Several key questions should be considered in interpreting such studies. Have the investigators rigorously specified the form of Aβ that is binding to cultured neurons or brain sections and performed the binding studies under physiologically relevant Aβ concentrations and conditions? Many studies have used synthetic Aβ peptides of a single defined length (e.g., Aβ1–40) at potentially supraphysiological concentrations (e.g., 0.1–10 µm). Physiological concentrations of Aβ peptides in human brain, interstitial fluid and cerebrospinal fluid are in the low nanomolar range or below, although concentrations in the most pathobiologically relevant sites of the AD brain, for example, within and around synaptic clefts, are unknown and might be higher. Are the receptor interactions the authors report occurring with just the monomer (a physiological peptide in mammals), just certain soluble oligomers (e.g., dimers, trimers, dodecamers), and/or just protofibrils? Have the authors used biochemical methods such as size exclusion chromatography under entirely nondenaturing conditions to isolate and specify a particular assembly form, and can they assume that this form has not changed during the experiment (e.g., by recovering it intact after the exposure to neurons)?
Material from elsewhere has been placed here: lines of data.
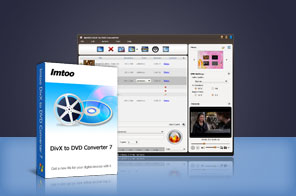 ImTOO DivX to DVD Converter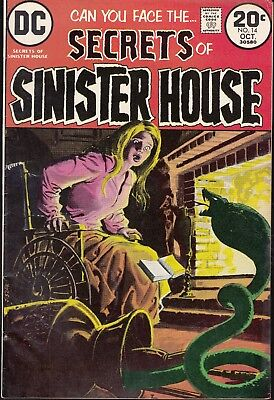 Secrets Of Sinister House  #14 1973 Dc -Man & Snake- Alcala/ Bierce...fn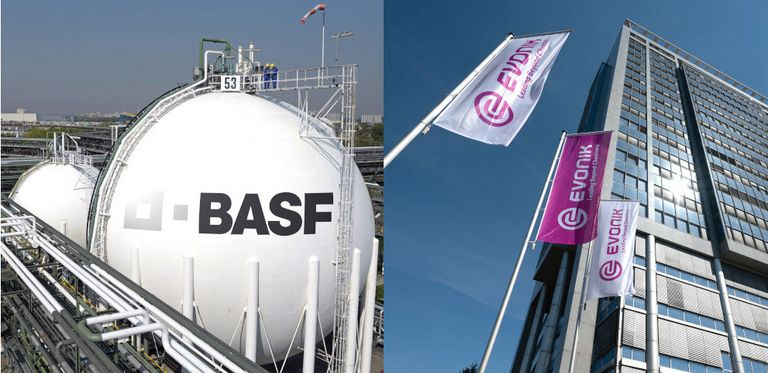 Die beiden Chemiekonzerne BASF und Evonik haben eine Blockchain-basierte Zahlungsverkehrslösung ausprobiert.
These questions are relevant to the issue of whether secreted, soluble Aβ monomers have cognate physiological receptors, analogous, for example, to tachykinin receptors for substance P. If they do (and none has yet been confirmed unequivocally in multiple laboratories under physiological conditions), then are there entirely different receptors that bind soluble oligomers? One would think so, as the biochemical properties of oligomers are distinct from those of the secreted monomer; for example, they are folded differently. However, preferential binding to Aβ oligomers (as opposed to monomers) may not be required for a receptor to be a mediator of Aβ oligomer-induced neuronal dysfunction, because interactions of the receptor with these different Aβ species could elicit distinct signal transduction cascades. For example, dimerization of a particular receptor might be induced by Aβ oligomers but not monomers, despite comparable binding affinities. Ideally, interactions between Aβ oligomers and their receptor(s) would show classical ligand-receptor binding kinetics such as those of insulin and substance P with their cognate receptors. However, binding of Aβ oligomers to some putative receptors, for example, EphB2, triggers degradation of the receptor in the proteasome (Cisse et al. 2011a), which could result in more complex kinetics.
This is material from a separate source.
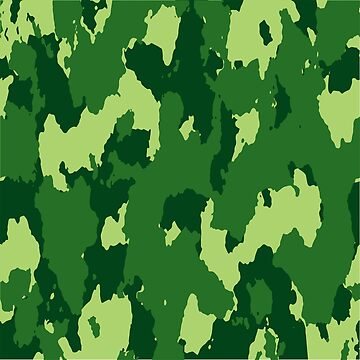 Army Camouflage Pattern – Ultra Green by poisondesign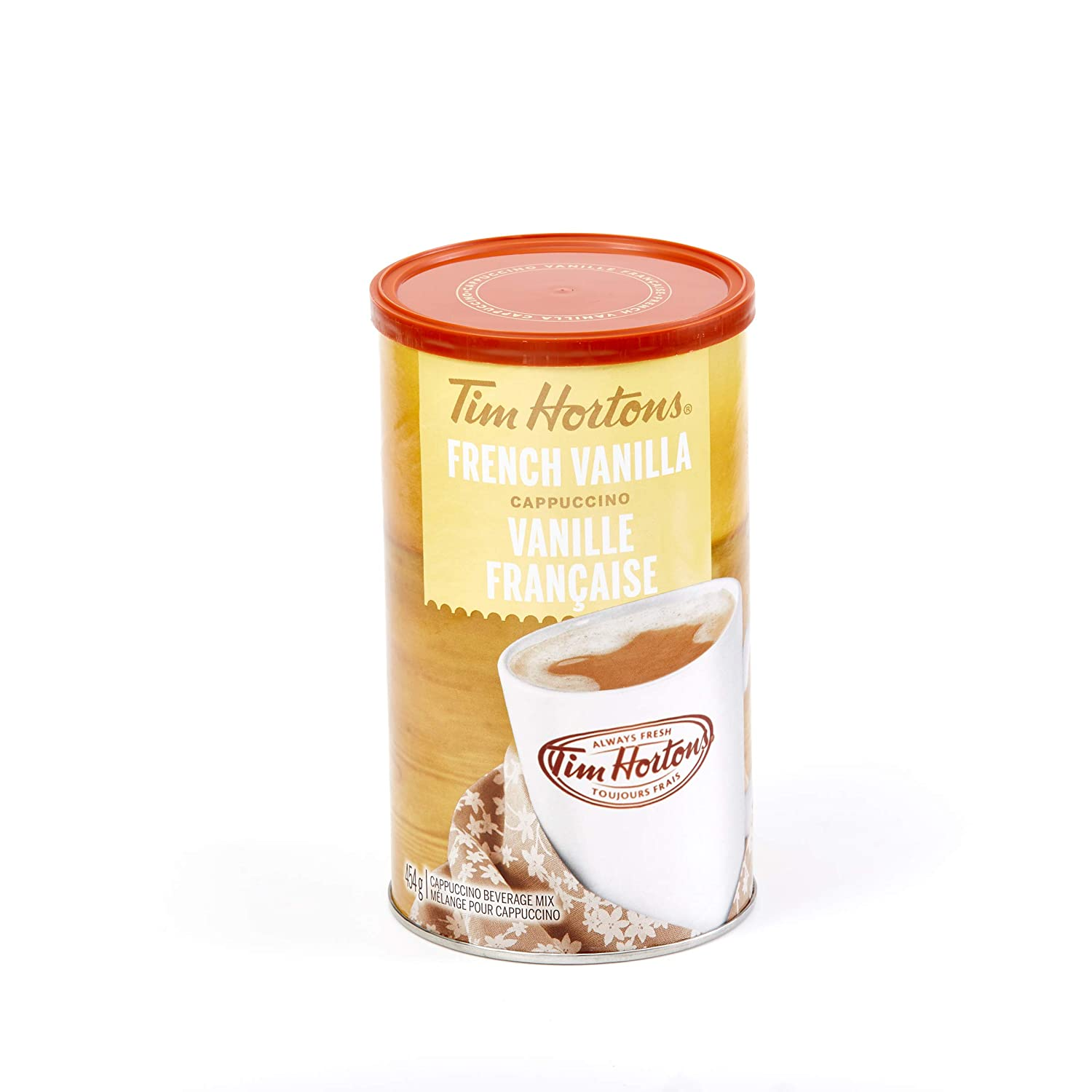 Amazon.com : Tim Horton's Instant Cappuccino, French Vanilla, 16 Ounce : Instant Coffee : Grocery & Gourmet Food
Because soluble oligomers (e.g., dimers, trimers, dodecamers) of Aβ42 have exposed hydrophobic residues that allow them to bind additional monomers and they are thus highly sticky, it seems probable from a biophysical perspective that Aβ42 interacts initially with other hydrophobic molecules, in particular membrane lipids, rather than relatively hydrophilic proteins like the ectodomains of the various candidate receptors mentioned above. Numerous studies using high levels of synthetic Aβ40 or Aβ42 indicate that such preparations can bind to membranes and perturb their structure, in some cases causing actual holes in the membrane that could conduct ions and thus induce cytotoxicity (Demuro et al. 2005; Lin et al. 2001). However, there is little evidence that such major membrane disruption occurs upon exposure of neurons to natural oligomers of secreted Aβ isolated from culture media or brain tissue and applied at nanomolar concentrations. More subtle but sustained (chronic) effects of Aβ oligomers on membrane lipids may well contribute to Aβ-induced neuronal dysfunction (Sanchez-Mejia et al. 2008), which makes the further investigation of Aβ/lipid interactions an important objective.
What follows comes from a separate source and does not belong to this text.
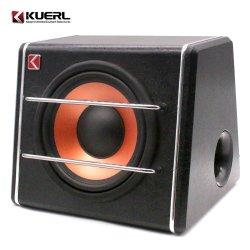 Mega Bass de alta potência 10 polegada Powered Car Audio 90 W Subwoofer Subwoofer Amplificador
Accordingly, we are in need of rigorous biochemical studies of fully purified natural monomers and oligomers isolated from AD brain tissue that are subsequently labeled, or else synthetic labeled oligomers with predetermined structures, allowing the performance of unbiased binding screens (e.g., using cross-linking) to identify which discrete surface molecules the monomers or the oligomers bind and what their binding kinetics are. Until such labor-intensive studies are performed by more than one laboratory, available data can only suggest that a particular receptor (e.g., the α7-nicotinic ACh receptor) plays a required role in membrane engagement and anchoring of Aβ and/or its downstream biological effects, not that they necessarily represent the initial binding receptor. In addition, the pathophysiological role(s) of putative Aβ oligomer receptors should be validated rigorously in relation to clinically relevant functional outcome measures in different experimental models and by independent groups, using genetic and pharmacological manipulations as well as electrophysiological, radiological, and behavioral outcome measures. For example, in independent studies, PrPc ablation either did (Lauren et al. 2009; Gimbel et al. 2010; Barry et al. 2011) or did not (Kessels and Malinow 2009; Balducci et al. 2010; Calella et al. 2010; Cisse et al. 2011b) prevent Aβ-induced neuronal dysfunction, leaving the functional significance of an Aβ/PrPc interaction uncertain at this writing.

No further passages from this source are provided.